* [YOUR OBJECTIVE]: Continue the forum thread about running WizardCoder with Metal on a Mac, picking up right after its last line.

Open matthoffner opened 1 year ago
Yeah not implemented in the examples - came here looking to run WizardCoder on MPS (metal) on mac, but no dice. WizardCoder has a different architecture than Llama, and I haven't found any MPS implementation yet - if you do let me know :)
The linked MR shows that we can now pass -DGGML_METAL=on
. I'm assuming specific work is required to support individual models still.
I did end up getting WizardCoder and Metal to work with mlc-llm, but ggml has been plenty fast on cpu for me.
Yes, you can compile -DGGML_METAL=on, it does link the files, but the use of it is not implemented in the "userland" part (the example).
Oh interesting, what results are you getting on mlc-llm vs on CPU?
Re "plenty fast", the speedup of metal is significant (here tested on WizardLM and llama.cpp, because so far I haven't been able to run WizardCoder on metal):
bin/main -m ../../models/wizardLM-7B.ggmlv3.q4_0.bin -n 128 -ngl 0 --ignore-eos --mlock -t 4 -s 42 -n 256 -p "Llama is faster when "

* [RECORDED DATA]:
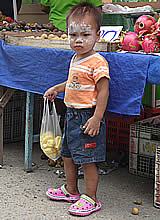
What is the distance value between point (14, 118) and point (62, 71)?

* [RESPONSE]:
...
llama_print_timings: eval time = 14095.91 ms / 255 runs ( 55.28 ms per token, 18.09 tokens per second)
vs on metal
bin/main -m ../../models/wizardLM-7B.ggmlv3.q4_0.bin -n 128 -ngl 1 --ignore-eos --mlock -t 4 -s 42 -n 256 -p "Llama is faster when "
...
llama_print_timings: eval time = 7464.27 ms / 255 runs ( 29.27 ms per token, 34.16 tokens per second)
Hello! I was curious if anyone has gotten models like MPT and Starcoder to work with GGML and the M1 specifically using Metal/GPU. Thanks.